> [Exercise materials]
------

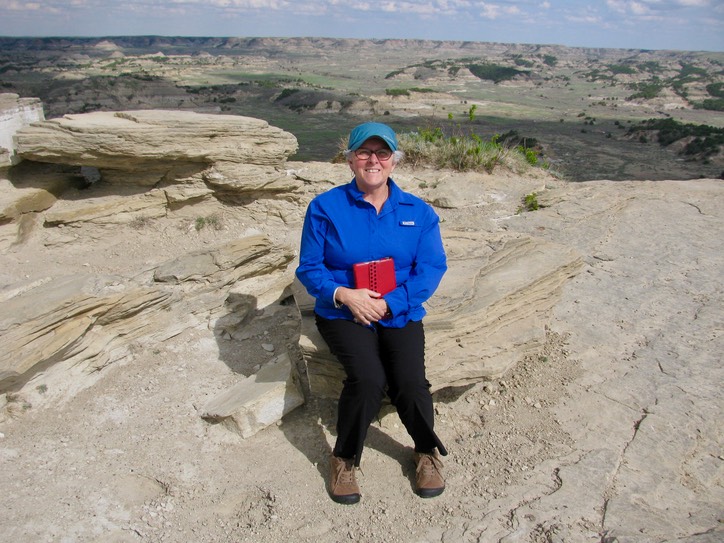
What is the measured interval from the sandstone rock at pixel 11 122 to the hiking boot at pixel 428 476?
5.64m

------

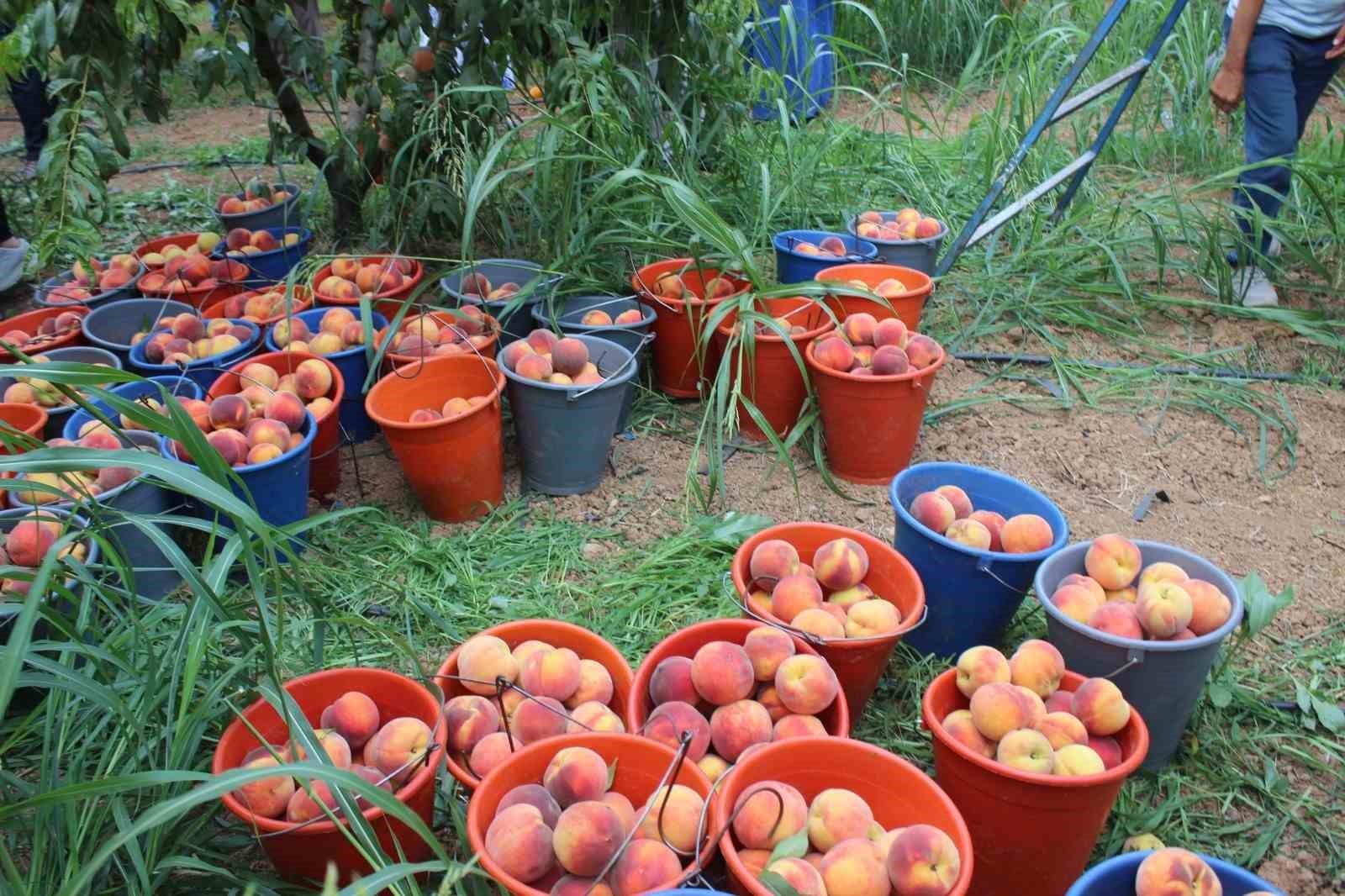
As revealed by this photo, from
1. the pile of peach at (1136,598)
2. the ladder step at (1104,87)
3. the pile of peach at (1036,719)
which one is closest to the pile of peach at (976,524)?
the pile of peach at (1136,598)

------

> [Exercise description]
Locate each line of the listing above that contains the word "peach" and copy those lines. Case counts.

> [Correct answer]
1. the pile of peach at (1136,598)
3. the pile of peach at (1036,719)
which one is closest to the pile of peach at (976,524)?
the pile of peach at (1136,598)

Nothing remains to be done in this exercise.